Clean, green, Coast?
Thousands of pieces of rubbish wash up on the beach at Tikapa— where the Waiapu River meets the Pacific Ocean — every time there is heavy rain on the East Coast, locals say.
Tikapa road resident Graeme Atkins, his whanau and people from Te Whakaoratia o te Mana o Waiapu Project cleaned up half of the beach on Thursday.
The rubbish washed up after heavy rain hit the East Coast two weeks ago.
“Whenever there is a heavy rain warning I think about how much rubbish will wash up on the beach,” Mr Atkins said.
“My whanau and I have been tidying up this beach for more than 20 years. It pisses me off that this happens.”
Mr Atkins and his whanau went to the beach before low tide at 8am this week to start cleaning up as much as they could.
At about 9.30 a crew from Te Whakaoratia o te Mana o Waiapu Project showed up with a roll of 50 black rubbish bags, ready to help.

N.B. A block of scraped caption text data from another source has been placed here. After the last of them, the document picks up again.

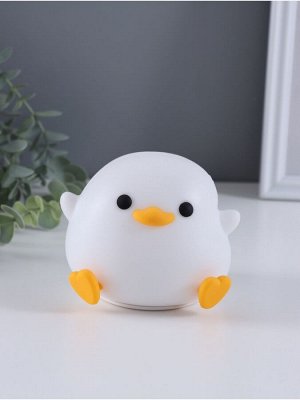 Фигурка светящаяся RISALUX «Утенок», 2 Вт, LED-ночник антистресс, RGB, USB, 10x12x9.5 см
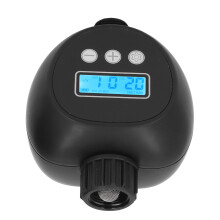 G3/4 Black Automatic Watering Timer for Garden & Balcony, 13x10.5x7.8cm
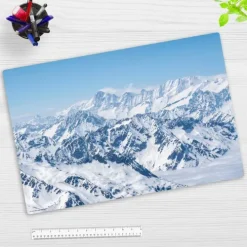 Cover-your-desk Schreibtischunterlagen*Schreibtischunterlage für Kinder Gebirgspanorama im Winter, aus hochwertigem Vinyl , 60 x 40 cm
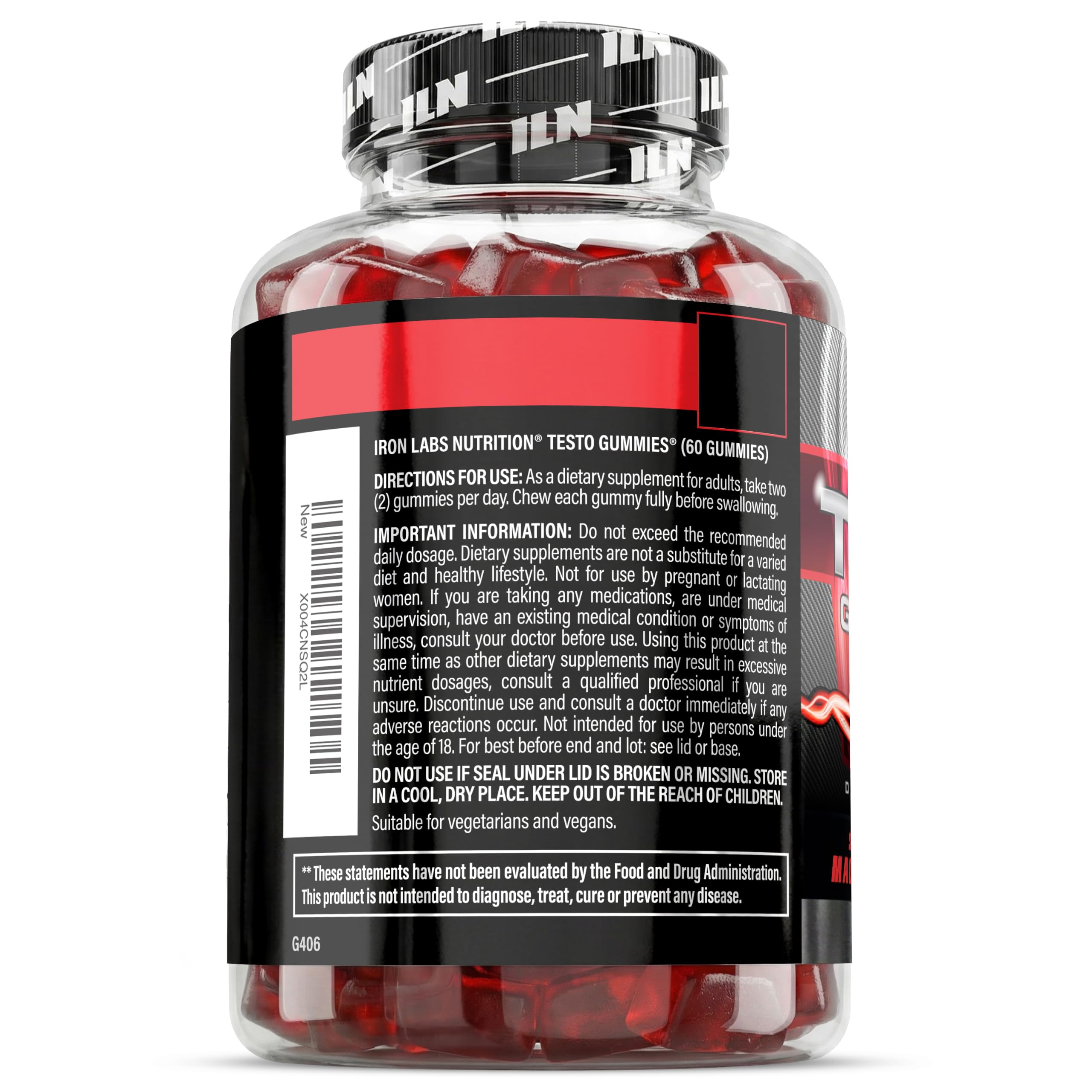 Iron Labs Nutrition escena lifestyle con hombre activo muestra adaptación a vida diaria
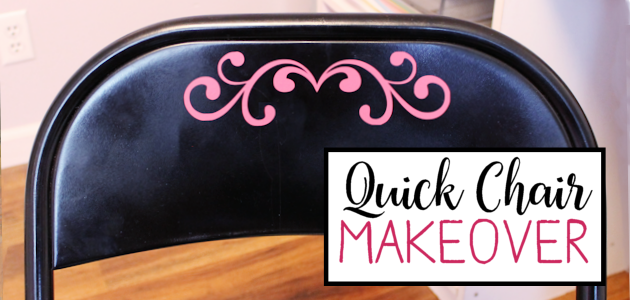 How To: Easy DIY Folding Chair Makeover - Curbly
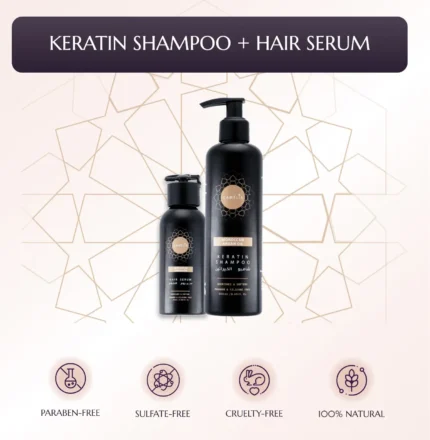 SHAMPOOING À LA KÉRATINE + SÉRUM CAPILLAIRE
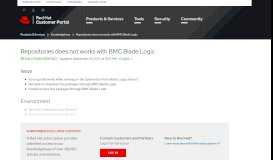 
							         Repositories does not works with BMC Blade Logic - Red Hat ...								  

“Fifty black rubbish bags weren't enough to clean our beach,” said Mr Atkins.
“We had to empty each bag many times and refill them over and over again.
“If we didn't have the crew helping us my whanau and I would have spent the next six or more weekends tidying the beach. I can't thank them enough.”
“It was an emotional day for me when the brothers and sisters showed up. People comment on Facebook, saying they will help, but they never show up.”
All of the rubbish was locally-derived, Mr Atkins said.
“If people don't believe this is happening then the best thing they can do is come and help and I'll show them. There is rubbish dumped along State Highway 35 and down banks near the Waiapu River.
“People think the East Coast is this untouched, pristine place . . . it's not.”
Mr Atkins said he was at a loss as to why people dumped rubbish.
“There's no excuse for this”.
The rubbish collected on the beach at Tikapa was taken to the Waiapu landfill and disposed of at no charge.
Gisborne District Council offered gloves, sanitiser, bags and masks for the clean-up.
Those cleaning the beach collected over 4000 plastic bottles by lunchtime, then gave up counting.
They also picked up 73 pole sleeves, 56 tyres, 12 nine-kilogram gas bottles, more than 700 Steinlager bottles, and 86 20-litre containers — some with transmission oil, diesel and petroleum products still inside.
Single-use plastics were the most common rubbish on the beach.
“By educating children about the impacts of rubbish on the environment we can create generational change to stop this from happening,” Mr Atkins said.